Ночью 16 октября мощный северо-западный ветер поднял уровень Невы на шесть футов восемь дюймов. Следующим вечером послышался тревожный залп орудия: гнетущие звуки, предупреждающие петербуржцев об опасности и угрозе, не поддающейся контролю. Но вода снизилась до безопасного уровня, и жизнь возвратилась в нормальное русло.
Софи Карамзина ее сводному брату Андрею, Петербург, 18 октября, 1836 года: «Мы вернулись к нашему городскому образу жизни, возобновились наши вечера, на которых с первого же дня заняли свои привычные места Натали Пушкина и Дантес, Екатерина Гончарова рядом с Александром, Александрина — с Аркадием, к полуночи Вяземский… и все по-прежнему…»

Сохранённые записи данных:
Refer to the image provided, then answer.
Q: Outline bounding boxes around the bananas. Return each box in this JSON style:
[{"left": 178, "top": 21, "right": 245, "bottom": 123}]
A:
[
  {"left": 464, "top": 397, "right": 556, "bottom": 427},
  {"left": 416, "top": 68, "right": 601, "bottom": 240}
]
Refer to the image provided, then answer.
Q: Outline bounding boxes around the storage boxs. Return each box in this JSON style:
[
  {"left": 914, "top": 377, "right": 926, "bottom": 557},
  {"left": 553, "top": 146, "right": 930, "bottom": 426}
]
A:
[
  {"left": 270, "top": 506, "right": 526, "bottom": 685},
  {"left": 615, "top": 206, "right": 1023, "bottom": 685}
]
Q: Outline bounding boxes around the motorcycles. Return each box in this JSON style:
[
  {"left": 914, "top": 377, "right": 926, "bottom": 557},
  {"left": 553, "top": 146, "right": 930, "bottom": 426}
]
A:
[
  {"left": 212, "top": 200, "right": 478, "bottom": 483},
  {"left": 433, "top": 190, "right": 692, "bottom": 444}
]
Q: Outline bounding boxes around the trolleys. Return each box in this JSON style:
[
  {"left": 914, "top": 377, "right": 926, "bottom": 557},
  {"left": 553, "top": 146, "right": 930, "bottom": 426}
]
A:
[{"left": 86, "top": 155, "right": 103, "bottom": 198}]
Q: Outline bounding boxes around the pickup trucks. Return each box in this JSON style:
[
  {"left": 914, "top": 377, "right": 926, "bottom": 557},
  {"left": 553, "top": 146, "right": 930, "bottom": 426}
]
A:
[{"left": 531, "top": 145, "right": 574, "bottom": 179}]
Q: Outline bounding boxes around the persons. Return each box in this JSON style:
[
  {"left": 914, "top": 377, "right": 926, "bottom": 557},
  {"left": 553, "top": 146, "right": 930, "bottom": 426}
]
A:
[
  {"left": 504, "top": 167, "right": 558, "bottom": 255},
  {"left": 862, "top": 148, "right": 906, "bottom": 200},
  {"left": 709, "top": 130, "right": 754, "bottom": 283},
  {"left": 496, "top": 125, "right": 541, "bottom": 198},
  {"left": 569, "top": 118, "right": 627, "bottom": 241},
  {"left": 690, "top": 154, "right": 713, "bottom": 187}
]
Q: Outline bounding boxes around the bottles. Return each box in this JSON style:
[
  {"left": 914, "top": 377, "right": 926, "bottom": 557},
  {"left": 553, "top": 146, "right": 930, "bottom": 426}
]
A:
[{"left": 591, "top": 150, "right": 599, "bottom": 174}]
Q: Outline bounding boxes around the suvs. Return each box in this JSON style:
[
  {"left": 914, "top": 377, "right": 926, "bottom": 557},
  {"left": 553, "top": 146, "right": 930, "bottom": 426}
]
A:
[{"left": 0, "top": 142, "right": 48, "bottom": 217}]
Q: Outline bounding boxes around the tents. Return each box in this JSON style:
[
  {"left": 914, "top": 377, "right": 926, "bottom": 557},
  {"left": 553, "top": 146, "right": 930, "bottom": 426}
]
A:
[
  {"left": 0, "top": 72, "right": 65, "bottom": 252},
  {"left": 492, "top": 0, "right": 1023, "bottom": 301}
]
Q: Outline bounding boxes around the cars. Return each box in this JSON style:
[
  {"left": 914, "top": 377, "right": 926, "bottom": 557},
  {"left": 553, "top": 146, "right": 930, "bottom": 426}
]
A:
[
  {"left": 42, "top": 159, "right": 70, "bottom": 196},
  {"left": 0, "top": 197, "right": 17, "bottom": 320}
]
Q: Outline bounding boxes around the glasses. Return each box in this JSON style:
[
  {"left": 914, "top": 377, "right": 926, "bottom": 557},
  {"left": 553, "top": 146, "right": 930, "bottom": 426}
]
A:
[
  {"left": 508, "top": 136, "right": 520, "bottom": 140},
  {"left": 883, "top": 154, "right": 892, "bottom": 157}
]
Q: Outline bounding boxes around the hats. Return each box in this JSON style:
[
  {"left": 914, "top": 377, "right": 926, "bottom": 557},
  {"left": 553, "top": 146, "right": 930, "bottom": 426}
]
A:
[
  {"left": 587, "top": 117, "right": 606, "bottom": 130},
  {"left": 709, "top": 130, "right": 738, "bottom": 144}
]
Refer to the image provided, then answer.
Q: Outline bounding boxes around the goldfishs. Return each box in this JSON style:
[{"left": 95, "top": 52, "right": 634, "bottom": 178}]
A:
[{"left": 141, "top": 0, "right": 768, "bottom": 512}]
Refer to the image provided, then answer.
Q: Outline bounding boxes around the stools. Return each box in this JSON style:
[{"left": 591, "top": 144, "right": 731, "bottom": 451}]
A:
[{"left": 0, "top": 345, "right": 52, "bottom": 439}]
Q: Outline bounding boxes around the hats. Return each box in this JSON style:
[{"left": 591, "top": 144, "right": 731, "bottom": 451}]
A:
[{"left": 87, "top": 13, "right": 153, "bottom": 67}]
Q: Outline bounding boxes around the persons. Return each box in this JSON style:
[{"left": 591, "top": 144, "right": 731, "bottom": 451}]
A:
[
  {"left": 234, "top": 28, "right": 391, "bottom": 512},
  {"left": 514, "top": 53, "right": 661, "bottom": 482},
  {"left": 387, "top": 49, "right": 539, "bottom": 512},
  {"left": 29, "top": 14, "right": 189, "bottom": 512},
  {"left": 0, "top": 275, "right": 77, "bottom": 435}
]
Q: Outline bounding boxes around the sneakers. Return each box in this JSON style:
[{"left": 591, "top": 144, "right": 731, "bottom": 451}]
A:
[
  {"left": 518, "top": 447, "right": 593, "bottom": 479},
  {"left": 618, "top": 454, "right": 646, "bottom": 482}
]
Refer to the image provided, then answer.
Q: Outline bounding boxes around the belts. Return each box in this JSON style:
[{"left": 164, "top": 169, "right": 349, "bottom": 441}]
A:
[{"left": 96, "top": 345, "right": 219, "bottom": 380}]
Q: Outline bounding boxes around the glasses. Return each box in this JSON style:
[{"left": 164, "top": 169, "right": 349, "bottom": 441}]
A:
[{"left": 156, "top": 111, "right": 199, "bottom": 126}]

**Цели:**
[a] Перечислите всех людей, названных в той части статьи, что стоит в кавычках «».
[b] Пожалуйста, выведите отрывок статьи от «Ночью 16 октября» до «в нормальное русло.» включительно.

**Ответы по заданиям:**
[a] Натали Пушкина, Дантес, Екатерина Гончарова, Александр, Александрина, Аркадий, Вяземский

[b]
Ночью 16 октября мощный северо-западный ветер поднял уровень Невы на шесть футов восемь дюймов. Следующим вечером послышался тревожный залп орудия: гнетущие звуки, предупреждающие петербуржцев об опасности и угрозе, не поддающейся контролю. Но вода снизилась до безопасного уровня, и жизнь возвратилась в нормальное русло.